Traditional education sought to conform the soul to reality through knowledge, self-discipline, and the cultivation of virtue. Its goal was not to invent new values but to initiate students into an existing moral order—the Tao—teaching them to love what is truly lovely and hate what is truly hateful. The new education, by contrast, seeks to conform reality to human wishes through technique, psychology, and control. It treats the human person not as a soul to be formed, but as raw material to be reshaped according to the desires of the powerful.
Lewis warns that rejecting the Tao undermines the very possibility of moral progress. A soul educated outside the Tao lacks the foundational sentiments needed to perceive ethical first principles. Without trained affections, students become intellectually clever but morally adrift—easy prey for propaganda, ideological conditioning, and the subtle manipulations of a technocratic age.
The ultimate consequence of this failure, Lewis argues, is nothing less than the abolition of man.
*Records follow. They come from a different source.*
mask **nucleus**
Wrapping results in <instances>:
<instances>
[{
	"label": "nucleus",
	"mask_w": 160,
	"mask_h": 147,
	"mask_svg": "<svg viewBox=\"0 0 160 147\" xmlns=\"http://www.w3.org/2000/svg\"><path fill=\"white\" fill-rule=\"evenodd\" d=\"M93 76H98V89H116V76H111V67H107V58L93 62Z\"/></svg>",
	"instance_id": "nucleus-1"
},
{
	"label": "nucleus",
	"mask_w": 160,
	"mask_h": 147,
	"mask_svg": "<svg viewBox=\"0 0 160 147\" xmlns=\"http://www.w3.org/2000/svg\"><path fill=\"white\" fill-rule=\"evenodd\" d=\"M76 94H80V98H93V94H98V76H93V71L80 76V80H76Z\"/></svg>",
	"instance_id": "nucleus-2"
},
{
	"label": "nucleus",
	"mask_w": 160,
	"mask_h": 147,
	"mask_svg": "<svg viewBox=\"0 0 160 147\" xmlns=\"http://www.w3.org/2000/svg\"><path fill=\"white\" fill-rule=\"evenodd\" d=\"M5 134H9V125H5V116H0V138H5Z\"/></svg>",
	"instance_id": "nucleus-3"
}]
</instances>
In the book's powerful final section, he envisions a future dominated by "Conditioners"—a small elite armed with advanced science, psychology, and technology—who reshape human nature without any reference to objective value. Having stepped outside the Tao, they treat souls as mere nature to be conquered and engineered. The result is not a liberated humanity, but a race of dehumanized artefacts, hollow men produced by power for the sake of power.
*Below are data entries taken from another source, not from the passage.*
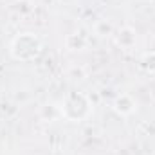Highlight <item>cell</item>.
Listing matches in <instances>:
<instances>
[{
	"label": "cell",
	"mask_w": 155,
	"mask_h": 155,
	"mask_svg": "<svg viewBox=\"0 0 155 155\" xmlns=\"http://www.w3.org/2000/svg\"><path fill=\"white\" fill-rule=\"evenodd\" d=\"M43 51V41L35 33H20L9 43V54L16 61H33Z\"/></svg>",
	"instance_id": "1"
},
{
	"label": "cell",
	"mask_w": 155,
	"mask_h": 155,
	"mask_svg": "<svg viewBox=\"0 0 155 155\" xmlns=\"http://www.w3.org/2000/svg\"><path fill=\"white\" fill-rule=\"evenodd\" d=\"M60 112H61L63 119H67L71 123H79V121H83L90 116L92 101L85 92H78V90L69 92L61 101Z\"/></svg>",
	"instance_id": "2"
},
{
	"label": "cell",
	"mask_w": 155,
	"mask_h": 155,
	"mask_svg": "<svg viewBox=\"0 0 155 155\" xmlns=\"http://www.w3.org/2000/svg\"><path fill=\"white\" fill-rule=\"evenodd\" d=\"M112 110L116 112L117 116L128 117L137 110V101L130 94H117L116 97L112 99Z\"/></svg>",
	"instance_id": "3"
},
{
	"label": "cell",
	"mask_w": 155,
	"mask_h": 155,
	"mask_svg": "<svg viewBox=\"0 0 155 155\" xmlns=\"http://www.w3.org/2000/svg\"><path fill=\"white\" fill-rule=\"evenodd\" d=\"M114 40L121 49H132L137 43V33H135V29L124 25V27H119L114 33Z\"/></svg>",
	"instance_id": "4"
},
{
	"label": "cell",
	"mask_w": 155,
	"mask_h": 155,
	"mask_svg": "<svg viewBox=\"0 0 155 155\" xmlns=\"http://www.w3.org/2000/svg\"><path fill=\"white\" fill-rule=\"evenodd\" d=\"M85 45H87V38L81 33H71L65 38L67 51H81V49H85Z\"/></svg>",
	"instance_id": "5"
},
{
	"label": "cell",
	"mask_w": 155,
	"mask_h": 155,
	"mask_svg": "<svg viewBox=\"0 0 155 155\" xmlns=\"http://www.w3.org/2000/svg\"><path fill=\"white\" fill-rule=\"evenodd\" d=\"M139 67L141 71H144L146 74H155V51L144 52L139 60Z\"/></svg>",
	"instance_id": "6"
}]
</instances>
We do not need to peer into a distant future to see this conditioning at work. In our own time, the Tao has been largely forgotten or dismissed as antiquated. Moral relativism, emotional manipulation, and ideological reprogramming permeate education, media, and culture. Lewis's warning, delivered over eighty years ago, now feels hauntingly prophetic.
Let us therefore humble ourselves and listen carefully to his words. Rather than continuing down the path of conquest over human nature, we must return to the ancient task of forming souls that are aligned with truth, goodness, and beauty.
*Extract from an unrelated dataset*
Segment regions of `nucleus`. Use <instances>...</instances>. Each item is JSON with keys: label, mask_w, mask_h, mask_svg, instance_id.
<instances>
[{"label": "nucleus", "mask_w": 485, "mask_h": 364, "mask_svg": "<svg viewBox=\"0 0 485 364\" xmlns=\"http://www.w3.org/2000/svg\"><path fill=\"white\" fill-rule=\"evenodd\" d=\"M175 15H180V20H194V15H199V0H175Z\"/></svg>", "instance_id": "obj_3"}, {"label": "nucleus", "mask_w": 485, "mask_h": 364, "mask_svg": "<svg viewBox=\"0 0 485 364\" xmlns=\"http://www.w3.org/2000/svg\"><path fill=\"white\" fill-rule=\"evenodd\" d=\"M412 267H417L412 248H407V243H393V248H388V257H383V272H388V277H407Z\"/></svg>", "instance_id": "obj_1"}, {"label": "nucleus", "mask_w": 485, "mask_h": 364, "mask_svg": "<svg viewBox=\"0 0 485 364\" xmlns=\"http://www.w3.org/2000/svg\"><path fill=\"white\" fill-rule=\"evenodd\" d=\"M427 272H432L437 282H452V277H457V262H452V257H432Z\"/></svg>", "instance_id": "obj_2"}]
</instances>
After Lewis's death, his close friend Owen Barfield, author of the beloved book, The Silver Trumpet, offered this high praise for The Abolition of Man:
"It is a real triumph. There may be a piece of contemporary writing in which precision of thought, liveliness of expression and depth of meaning unite with the same felicity, but I have not come across it."
Owen Barfield
Another dear friend and colleague of Lewis was his secretary and editor, Walter Hooper. He was quoted as saying:
"If someone were to come to me and say that, with the exception of the Bible, everyone on earth was going to be required to read one and the same book, and then ask what it should be, I would with no hesitation say The Abolition of Man. It is the most perfectly reasoned defence of Natural Law (Morality) I have ever seen, or believe to exist. If any book is able to save us from future excesses of folly and evil, it is this book."
Walter Hooper
The Abolition of Man is a book I read annually before each new school year. My copy is filled with highlights, marginalia from top to bottom, and countless entries in my commonplace—and I am still not finished with it. This is a work that deserves your undivided attention. Lewis will meet you in its pages, and if you let him, he may change how you see education, the soul, and the future of humanity itself.